Auf dem ersten Stock befanden sich drei Zimmer, davon zwei vom Treppenhaus aus zu erreichen. Ein grosses Fenster das viel Licht ins Treppenhaus schüttete, konnte man nur öffnen, wenn man auf einen Stuhl stieg, um bis an den Griff zu reichen. Die Treppe war in zwei geteilt und ging in einem Zwischenabsatz nach oben. Bei diesem Absatz befand sich ein Fenster, das man nicht öffnen konnte und nur etwa 0,20 m über dem Treppenabsatz und etwa 0,60 m hoch war. Vor diesem kleinen Fenster lagen wir oft auf dem Bauch, um ungesehen das Geschehen auf der Strasse zu überschauen. Von aussen waschen konnte man dieses Fenster nur, wenn man auf der Terrasse auf eine Leiter stieg, was sehr umständlich und ausschliesslich eine Angelegenheit von uns Burschen war. In etwa 1,80 m Höhe begann dann das grosse Doppelfenster, welches man zwar von innen öffnen und beidseitig putzen konnte, aber nur indem man wiederum eine Leiter zu Hilfe nahm.

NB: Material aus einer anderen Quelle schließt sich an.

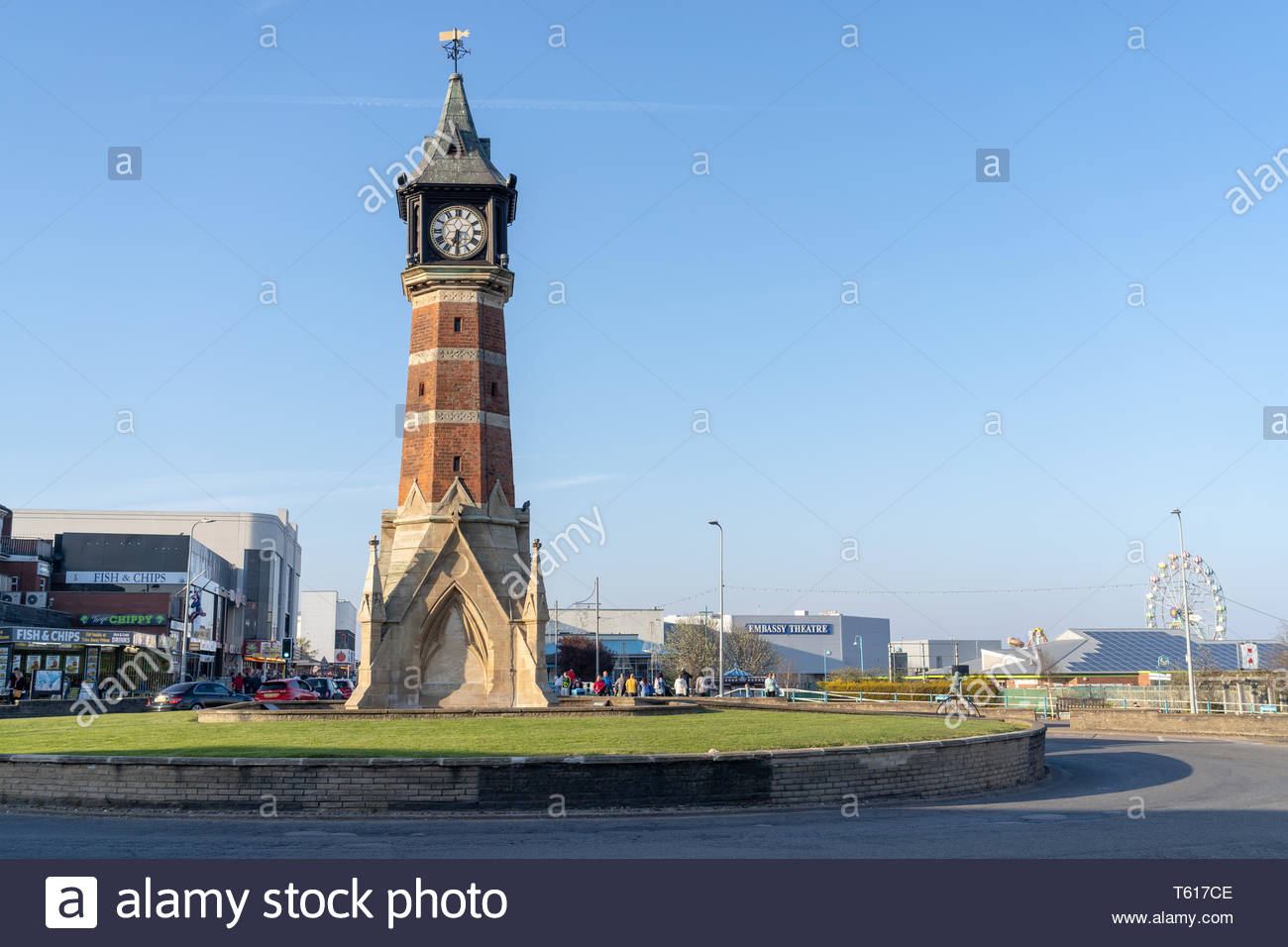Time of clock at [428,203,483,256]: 6:29
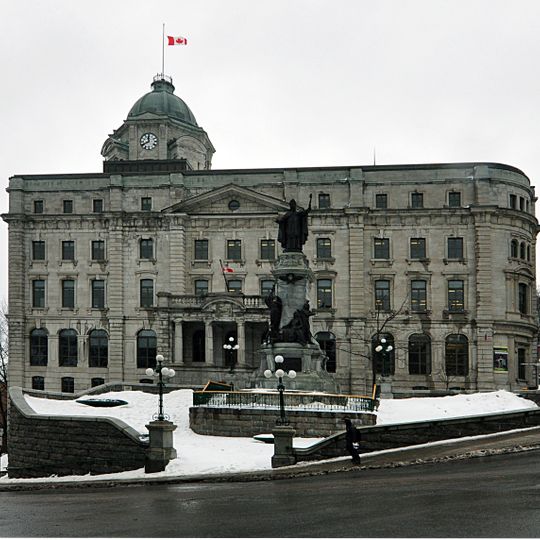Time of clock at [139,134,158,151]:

Das Elternschlafzimmer, mit einer in drei Teile geteilten Fensterwand, lag zur Strasse hin. Das Kinderschlafzimmer hatte ein Fenster auf der Südseite, von wo man den kleinen Garten überblicken konnte und auf den geräumigen einstöckigen, daher recht geräumigen Kaninchenschuppen sah.Im dritten Zimmer, vom Elternzimmer aus zu erreichen und das auch ein Fenster auf den Hinterhof besass, befand sich neben einem Waschbecken, eine mannslange Badewanne aus weis lackiertem Zink, ein Gasofen zur Wasseraufbereitung mit eingebauter Dusche sowie ein guter Ofen, der schnell Hitze von sich gab, wenn er in Anspruch genommen wurde. Das geschah in der Regel jeden Samstag, dann war nämlich Waschtag. Dies war also bereits eine recht luxuriöse Ausstattung, was „vor dem Krieg“ nur wenige Häuser aufzuweisen hatten. Meine Eltern waren besonders stolz auf diese Dienstwohnung, die mein Vater aber keinesfalls gratis benutzen durfte. Dabei muss ich in Erinnerung rufen, dass mein Vater eine Uniform trug. Er war Douanier, also Zollbeamte, im Volksmund mit „Heckeschösser“ bezeichnet,im Dienste des Staates und sein Verdienst war recht mager, was wir ständig zu hören bekamen. Die Dienstkleider bezog er von einer „Organisation“, die sich „Kleidermasse“ nannte. Seine Stiefel oder Schuhe mitLedergamaschen mussten manchmal herhalten, wenn ich mich zuhause verkleidete und meine Elternzum Lachen bringen wollte. Dann zog ich auch den bis auf den Boden ragenden Uniformrock über und setzte die steife Kappe auf, unter welcher ich mich kaum noch orientieren konnte. Sogar den 5cm breiten Lederriemen mit Anhang, Gummiknüppel (matraque) und Revolver legte ich mir zweimal um den Bauch gewickelt, als Panzgurt um und stakste so, allen Zuschauern imponierend, durch die Küche.

Mein „grosser“ Bruder hatte wahrscheinlich wenig Verständnis für solchen Schabernack. Jedenfalls kann ich mich nicht erinnern, dass er zu den amüsierten Zuschauern gehörte.